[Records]

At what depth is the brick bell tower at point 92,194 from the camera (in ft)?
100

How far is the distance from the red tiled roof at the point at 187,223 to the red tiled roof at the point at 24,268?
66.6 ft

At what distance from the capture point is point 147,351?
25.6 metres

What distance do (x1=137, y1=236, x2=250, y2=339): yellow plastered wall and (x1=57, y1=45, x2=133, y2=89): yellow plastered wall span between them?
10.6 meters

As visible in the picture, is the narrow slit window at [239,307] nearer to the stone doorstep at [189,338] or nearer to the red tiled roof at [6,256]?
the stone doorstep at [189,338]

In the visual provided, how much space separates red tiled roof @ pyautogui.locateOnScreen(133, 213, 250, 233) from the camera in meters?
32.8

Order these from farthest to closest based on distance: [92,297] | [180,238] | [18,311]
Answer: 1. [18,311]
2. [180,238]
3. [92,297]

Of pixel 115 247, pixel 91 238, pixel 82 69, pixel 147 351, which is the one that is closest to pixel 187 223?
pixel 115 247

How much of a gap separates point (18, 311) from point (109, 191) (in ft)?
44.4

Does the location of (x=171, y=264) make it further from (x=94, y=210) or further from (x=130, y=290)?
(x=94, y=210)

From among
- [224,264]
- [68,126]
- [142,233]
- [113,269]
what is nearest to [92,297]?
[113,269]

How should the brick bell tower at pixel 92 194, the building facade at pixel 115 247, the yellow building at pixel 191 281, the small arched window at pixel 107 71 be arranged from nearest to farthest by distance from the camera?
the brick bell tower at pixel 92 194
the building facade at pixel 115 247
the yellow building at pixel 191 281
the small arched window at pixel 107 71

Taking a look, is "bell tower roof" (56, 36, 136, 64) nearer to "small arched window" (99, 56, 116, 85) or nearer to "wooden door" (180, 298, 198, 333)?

*Required work*
Reproduce every one of the lines above verbatim, with no changes.

*The solution*
At what depth is the brick bell tower at point 92,194 from the camera (in ft)?
100

How far is the distance from the red tiled roof at the point at 187,223 to the red tiled roof at the point at 24,268?
66.6 ft

At what distance from the capture point is point 147,351?
25.6 metres

What distance do (x1=137, y1=236, x2=250, y2=339): yellow plastered wall and (x1=57, y1=45, x2=133, y2=89): yellow plastered wall span between them?
10.6 meters

As visible in the picture, is the narrow slit window at [239,307] nearer to the stone doorstep at [189,338] or nearer to the red tiled roof at [6,256]?
the stone doorstep at [189,338]

In the visual provided, how much space separates red tiled roof @ pyautogui.locateOnScreen(133, 213, 250, 233) from the camera in meters?
32.8

Order these from farthest to closest based on distance: [92,297] | [180,238] | [18,311]
Answer: 1. [18,311]
2. [180,238]
3. [92,297]

Of pixel 115 247, pixel 91 238, pixel 82 69, pixel 147 351, which is the one that is closest to pixel 187 223?
pixel 115 247

How much of a gap separates point (18, 311) from point (109, 191) (in ft)?
44.4

Does the location of (x=171, y=264) make it further from (x=94, y=210) or further from (x=130, y=290)?
(x=94, y=210)

From among
- [224,264]
- [68,126]
- [142,233]
- [113,269]
what is nearest to [92,297]?
[113,269]

How should the brick bell tower at pixel 92 194, the building facade at pixel 115 247, the yellow building at pixel 191 281, the small arched window at pixel 107 71 be arranged from nearest to farthest by distance from the camera?
the brick bell tower at pixel 92 194
the building facade at pixel 115 247
the yellow building at pixel 191 281
the small arched window at pixel 107 71

Taking a look, is "bell tower roof" (56, 36, 136, 64) nearer to "small arched window" (99, 56, 116, 85) or nearer to "wooden door" (180, 298, 198, 333)?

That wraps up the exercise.